__Exercise tasks__.
A: Answer these questions from the Mickey Moran profile below:
(i) Which team has Moran managed since 2019?
(ii) Over which years did he play for Derry, according to the inter-county listing?
(iii) On what date did he retire as Leitrim manager?
B: Reproduce the passage of the Mickey Moran profile below from "Inter-county titles" up to and including "of the side.", with no changes.

__Source text__.

*** Block opens ***

Mickey Moran

Personal information
- Born: Maghera, County Londonderry, Northern Ireland
- Occupation: Teacher

Sport
- Sport: Gaelic football
- Position: Forward / Back

Club
- Years: Club
- 19??–19??: Glen

Inter-county
- Years: County
- 1970–1982: Derry

Inter-county titles
- Ulster titles: 3
- All-Irelands: 0
- NFL: 0
- All Stars: 0

= Mickey Moran =

Irish Gaelic football player and manager

Mickey Moran is a former Gaelic footballer and manager-coach, who has been manager of Kilcoo since 2019, with a background as an inter-county manager who most recently managed the Leitrim county team. He played at senior level for the Derry county team in the 1970s and early 1980s, and played his club football for Watty Graham's Glen. He is the first man to manage five different counties (two more men, Mick O'Dwyer and John Maughan, have since followed).

Moran is known to be one of the best trainers / coaches in the game and was part of the managerial backroom staff of Derry's 1993 All-Ireland Senior Football Championship-winning team, as coach of the side.

In his managerial career he has had three stints managing Derry and has also managed Sligo, Donegal, Mayo and Leitrim. He has also been in charge of various club sides and the Jordanstown university team. On 26 November 2011, he retired as Leitrim manager on health grounds.

His son Conleth was on the Derry minor side that won the 2002 Ulster Minor and All-Ireland Minor Championships.

*** Block closes ***

__Source data__.
*** Block opens ***

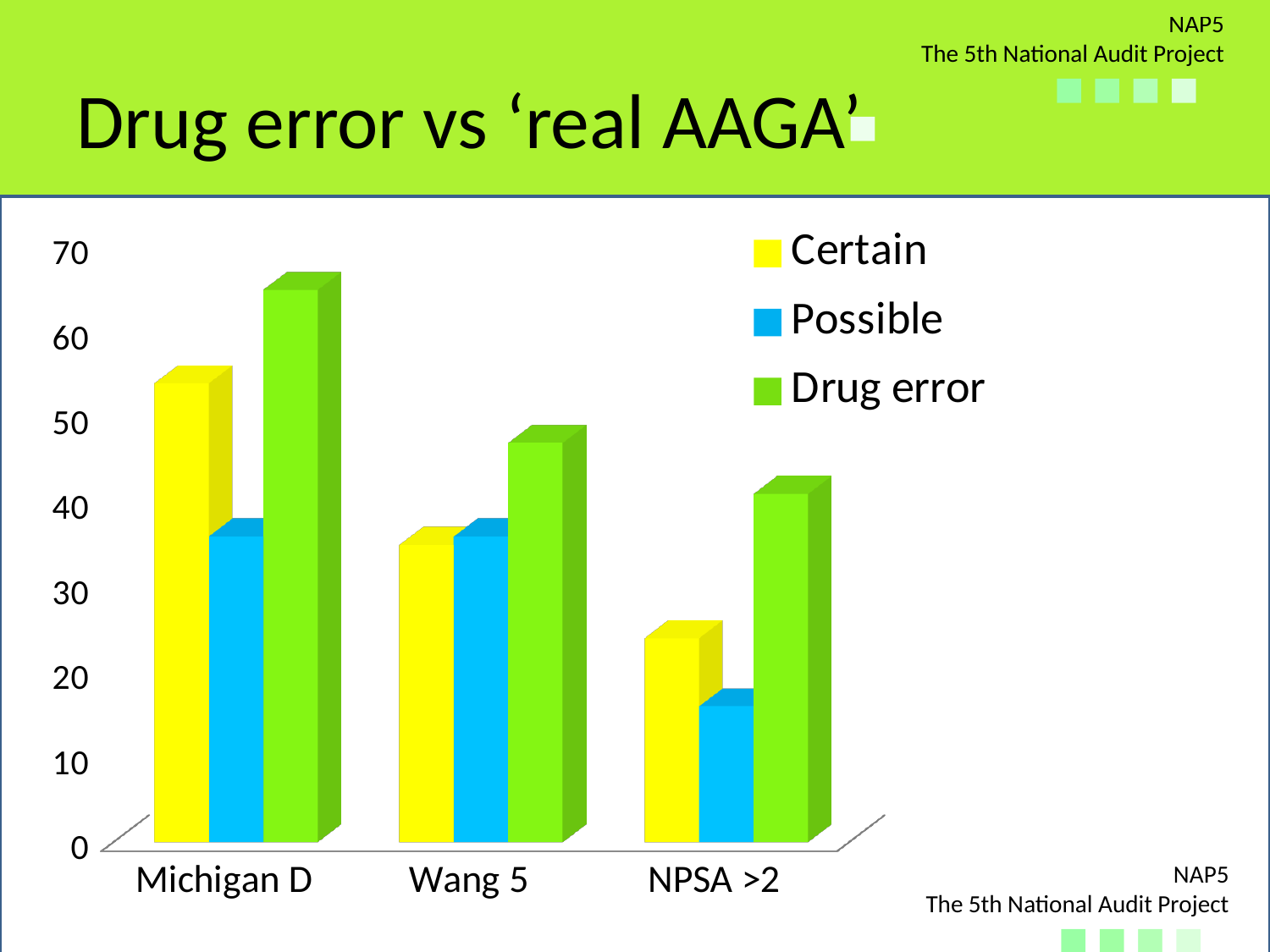
How many series does the chart's legend list? 3 Which category has the lowest Possible value? NPSA >2 What kind of chart is shown on the slide? Bar chart Is the Drug error value for Michigan D greater or less than 60? greater Which category has the lowest Certain value? NPSA >2 Which category has the highest Drug error value? Michigan D Is the Certain value for Michigan D greater or less than 50? greater How many categories are shown on the x axis of the chart? 3 Which colour represents the Drug error series in the chart? Green Is the Possible value for NPSA >2 greater or less than 20? less For Michigan D, which is larger: the Certain value or the Possible value? Certain What is the title of the slide containing the chart? Drug error vs 'real AAGA'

*** Block closes ***

__Answers__.
A:
(i) Kilcoo
(ii) 1970–1982
(iii) 26 November 2011

B:
Inter-county titles
- Ulster titles: 3
- All-Irelands: 0
- NFL: 0
- All Stars: 0

= Mickey Moran =

Irish Gaelic football player and manager

Mickey Moran is a former Gaelic footballer and manager-coach, who has been manager of Kilcoo since 2019, with a background as an inter-county manager who most recently managed the Leitrim county team. He played at senior level for the Derry county team in the 1970s and early 1980s, and played his club football for Watty Graham's Glen. He is the first man to manage five different counties (two more men, Mick O'Dwyer and John Maughan, have since followed).

Moran is known to be one of the best trainers / coaches in the game and was part of the managerial backroom staff of Derry's 1993 All-Ireland Senior Football Championship-winning team, as coach of the side.